If you can't find Intel's Joule developer boards in your country, it's because shipments have been held up.
Intel's Joule 570x and 550x are powerful computer boards that can be built as a PC, or be used to build robots, drones, or smart devices. But Intel is now seeking government certification so the boards can be cleared for shipment in those countries.
Joule shipments have currently been blocked in a number of countries, including Taiwan, Japan, and Israel, all of which have active technology markets where hobbyists design hardware.
Users that have ordered Joule boards from retailers abroad can't receive shipments in the blocked countries.
China is not listed on the page describing the blocked shipments, and Intel can ship and sell the device in Hong Kong.
Intel is currently going through the certification process in blocked countries, which may take some time.
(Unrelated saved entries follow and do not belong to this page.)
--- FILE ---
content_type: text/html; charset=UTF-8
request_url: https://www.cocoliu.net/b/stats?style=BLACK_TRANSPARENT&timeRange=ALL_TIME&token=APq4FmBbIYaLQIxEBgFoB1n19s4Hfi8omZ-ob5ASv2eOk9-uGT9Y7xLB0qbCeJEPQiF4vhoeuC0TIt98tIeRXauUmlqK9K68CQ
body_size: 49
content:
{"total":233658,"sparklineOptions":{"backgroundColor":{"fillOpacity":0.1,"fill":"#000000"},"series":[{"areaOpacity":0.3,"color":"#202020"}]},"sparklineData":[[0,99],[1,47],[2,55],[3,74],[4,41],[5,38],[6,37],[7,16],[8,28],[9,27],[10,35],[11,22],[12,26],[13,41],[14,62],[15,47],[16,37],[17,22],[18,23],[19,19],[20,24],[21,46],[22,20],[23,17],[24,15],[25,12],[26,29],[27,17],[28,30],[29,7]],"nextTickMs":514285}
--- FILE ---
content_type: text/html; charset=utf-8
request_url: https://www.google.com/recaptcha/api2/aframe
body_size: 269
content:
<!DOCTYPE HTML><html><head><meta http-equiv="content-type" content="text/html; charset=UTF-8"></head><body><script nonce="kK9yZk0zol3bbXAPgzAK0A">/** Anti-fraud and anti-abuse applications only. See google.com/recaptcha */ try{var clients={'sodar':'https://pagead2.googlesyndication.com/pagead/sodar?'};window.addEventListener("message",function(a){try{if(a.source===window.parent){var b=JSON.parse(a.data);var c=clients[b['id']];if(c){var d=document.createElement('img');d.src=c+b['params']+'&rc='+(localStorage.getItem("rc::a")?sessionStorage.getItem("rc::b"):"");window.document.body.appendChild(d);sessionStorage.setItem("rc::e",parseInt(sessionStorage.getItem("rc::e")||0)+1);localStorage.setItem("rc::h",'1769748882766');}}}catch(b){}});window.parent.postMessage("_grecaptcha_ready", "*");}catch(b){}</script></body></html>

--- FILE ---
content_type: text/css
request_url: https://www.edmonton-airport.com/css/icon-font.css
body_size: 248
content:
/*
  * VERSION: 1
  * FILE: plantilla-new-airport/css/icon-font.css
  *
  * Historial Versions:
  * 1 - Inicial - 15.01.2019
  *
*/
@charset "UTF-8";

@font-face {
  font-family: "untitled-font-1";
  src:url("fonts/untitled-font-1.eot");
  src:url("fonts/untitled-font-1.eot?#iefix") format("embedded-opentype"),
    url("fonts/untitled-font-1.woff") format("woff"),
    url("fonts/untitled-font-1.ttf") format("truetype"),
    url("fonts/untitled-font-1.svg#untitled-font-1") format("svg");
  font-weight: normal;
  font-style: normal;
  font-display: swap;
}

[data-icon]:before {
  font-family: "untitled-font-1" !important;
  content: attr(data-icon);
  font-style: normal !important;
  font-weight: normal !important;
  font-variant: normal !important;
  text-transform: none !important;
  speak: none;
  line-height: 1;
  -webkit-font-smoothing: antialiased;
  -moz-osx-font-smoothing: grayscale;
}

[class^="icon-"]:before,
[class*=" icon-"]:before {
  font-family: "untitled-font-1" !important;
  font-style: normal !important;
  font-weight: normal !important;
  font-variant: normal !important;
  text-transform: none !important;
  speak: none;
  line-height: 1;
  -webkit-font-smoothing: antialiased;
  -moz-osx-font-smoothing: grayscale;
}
The Joule boards are on sale in countries like U.S. and Canada, where the certification process was quick.
Device makers have to get certifications from the U.S. Federal Communications Commission and other regulatory agencies before putting hardware on sale. Some of the certifications depend on the communications technologies and materials used to make the board.
Intel couldn't provide a specific date on when Joule shipments will start in other countries. However, as the boards are certified in countries, shipments will start. Intel will keep its website updated to signify where the Joule boards are available, a company spokesman said.
Joule is similar to the Raspberry Pi 3 and targeted at hobbyists and device makers, but it is more powerful. It also has features not found on Raspberry Pi 3 like 4K video and 802.11ac Wi-Fi. The boards are based on Atom x86 processors.
The first Joule to go on sale was the 570x, back in August. It is priced at US $219 on Mouser. Recently, the 550x went on sale for $179. The boards can also be bought with development kits, but that costs more.